Whether low-density lipoprotein (LDL) receptor (LDLR) residual activity influences the LDL-lowering effect of statins in heterozygous familial hypercholesterolemia (HeFH) remains unclear. The objective of this study was to investigate the relationship between the LDLR genotype and statin-induced LDL cholesterol (LDL-C) reductions in HeFH. A total of 615 individuals with HeFH (receptor-defective [RD] genotype: n= 226; receptor-negative [RN] genotype: n= 389) from 7 lipid clinics across Canada who initiated statin monotherapy were included in this retrospective longitudinal study.

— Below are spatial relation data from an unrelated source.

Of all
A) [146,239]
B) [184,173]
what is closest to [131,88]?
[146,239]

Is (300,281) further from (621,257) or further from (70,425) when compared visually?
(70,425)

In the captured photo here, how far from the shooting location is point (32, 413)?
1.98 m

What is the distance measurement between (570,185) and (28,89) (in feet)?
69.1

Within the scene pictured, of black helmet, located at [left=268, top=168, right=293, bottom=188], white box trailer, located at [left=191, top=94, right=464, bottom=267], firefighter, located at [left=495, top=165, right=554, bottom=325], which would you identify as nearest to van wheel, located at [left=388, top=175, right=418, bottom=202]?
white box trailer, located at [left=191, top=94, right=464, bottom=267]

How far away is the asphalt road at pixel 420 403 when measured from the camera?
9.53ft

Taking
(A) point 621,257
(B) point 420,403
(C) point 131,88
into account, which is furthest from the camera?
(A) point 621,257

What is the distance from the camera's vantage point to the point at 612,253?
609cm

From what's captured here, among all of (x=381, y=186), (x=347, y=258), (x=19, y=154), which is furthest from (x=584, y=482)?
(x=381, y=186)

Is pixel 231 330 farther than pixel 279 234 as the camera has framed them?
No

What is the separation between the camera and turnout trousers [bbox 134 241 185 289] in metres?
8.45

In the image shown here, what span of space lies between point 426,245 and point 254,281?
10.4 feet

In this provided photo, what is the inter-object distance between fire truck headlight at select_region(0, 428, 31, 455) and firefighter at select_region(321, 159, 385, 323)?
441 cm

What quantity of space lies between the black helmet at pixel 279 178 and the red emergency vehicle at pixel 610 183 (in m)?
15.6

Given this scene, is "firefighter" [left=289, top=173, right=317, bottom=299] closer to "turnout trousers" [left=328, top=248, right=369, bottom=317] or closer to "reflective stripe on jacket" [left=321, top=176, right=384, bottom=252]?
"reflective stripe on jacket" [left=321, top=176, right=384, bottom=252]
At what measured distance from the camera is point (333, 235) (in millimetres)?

Statin-induced reductions in LDL-C among individuals with RD and RN genotypes were compared with the use of linear models. There were 334 women and 281 men with a mean untreated LDL-C concentrations of 6.97 ± 1.65 mmol/L. Untreated and on-statin LDL-C levels where higher among patients with an RN genotype: untreated: RN 7.24 (95% confidence interval [CI] 6.98-7.50) mmol/L vs RD 6.70 (95% CI 6.41-6.98) mmol/L (P= 0.0002); on-statin: RN 4.50 (95% CI 4.31-4.70) vs RD 4.05 (95% CI 3.84-4.26) mmol/L (P= 0.0004). After adjustments for age, sex, smoking status, untreated LDL-C concentrations, statin type and dose, as well as the clinic where the patients were treated, the LDL-C-lowering effect of statins was significantly weaker for individuals with an RN mutation than for individuals with an RD mutation: RN:-31.1% (95% CI-34.7% to-27.4) vs RD-36.5% (95% CI-40.4% to-32.6%); P < 0.0001. The LDLR genotype was the strongest nonmodifiable independent correlate of statin-induced LDL-C reductions (R2= 2.3%; P= 0.0001). The LDLR genotype is significantly associated with statin-induced reductions in LDL-C concentrations in HeFH.